PAGE TEXT:

Pan was next. *I know this will alarm a few members on here, but bear with me on why I chose a large capacity pan.

When I worked in the U.S. Space Program we had a cooling system similar to the one in this transmission. As we built
more complex/larger versions of the rocket, we had to increase the capabilities of the cooling. One of several things was
increase the fluid volume to counter hysteresis effects. (Hysteresis is basically feedback, and the scenario for our
Overheat Condition, is a large, single cycle which we are wanting to expand, larger to get more time in the cycle.)
On the rockets, just like the trucks, it is a one-shot deal to avoid the overheat scenario.

Cooling: I did not choose this pan for better cooling- that's what the advertisements pitch. The main reason is TO BUY TIME.

INFORMATION PROVIDED:
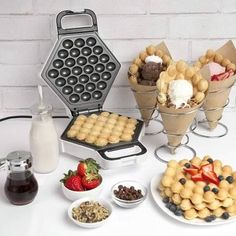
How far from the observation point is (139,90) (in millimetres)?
1269

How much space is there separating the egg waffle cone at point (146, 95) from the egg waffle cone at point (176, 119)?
0.36 feet

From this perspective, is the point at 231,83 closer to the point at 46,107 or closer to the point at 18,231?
the point at 46,107

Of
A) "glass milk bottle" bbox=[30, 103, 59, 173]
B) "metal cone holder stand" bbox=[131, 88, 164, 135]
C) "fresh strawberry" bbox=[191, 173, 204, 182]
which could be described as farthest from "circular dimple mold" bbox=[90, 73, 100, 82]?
"fresh strawberry" bbox=[191, 173, 204, 182]

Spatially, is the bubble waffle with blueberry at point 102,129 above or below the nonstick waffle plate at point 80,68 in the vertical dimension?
below

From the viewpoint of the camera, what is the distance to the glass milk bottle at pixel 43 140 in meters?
1.14

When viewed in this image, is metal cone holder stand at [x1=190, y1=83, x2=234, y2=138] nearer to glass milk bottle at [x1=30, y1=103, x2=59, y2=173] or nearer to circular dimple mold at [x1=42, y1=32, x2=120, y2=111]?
circular dimple mold at [x1=42, y1=32, x2=120, y2=111]

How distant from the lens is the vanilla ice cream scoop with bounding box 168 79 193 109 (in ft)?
3.73

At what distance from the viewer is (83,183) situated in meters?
1.06

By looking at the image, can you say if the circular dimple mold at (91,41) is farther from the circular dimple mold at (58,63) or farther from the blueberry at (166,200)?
the blueberry at (166,200)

DIRECTIONS:
A: State whether each statement agrees with the post about the transmission pan: (i) the writer chose the pan mainly for better cooling; (ii) the writer once worked in the U.S. Space Program; (iii) increasing the fluid volume was one measure used to counter hysteresis effects. Answer yes or no for each, quoting the deciding words of the post.
B: Reproduce word for word the passage of the transmission pan post from "Pan was next." up to and including "in the cycle.)".

LIST OF SOLUTIONS:
A:
(i) No: "I did not choose this pan for better cooling"
(ii) Yes: "When I worked in the U.S. Space Program"
(iii) Yes: "One of several things was increase the fluid volume to counter hysteresis effects"

B:
Pan was next. *I know this will alarm a few members on here, but bear with me on why I chose a large capacity pan.

When I worked in the U.S. Space Program we had a cooling system similar to the one in this transmission. As we built
more complex/larger versions of the rocket, we had to increase the capabilities of the cooling. One of several things was
increase the fluid volume to counter hysteresis effects. (Hysteresis is basically feedback, and the scenario for our
Overheat Condition, is a large, single cycle which we are wanting to expand, larger to get more time in the cycle.)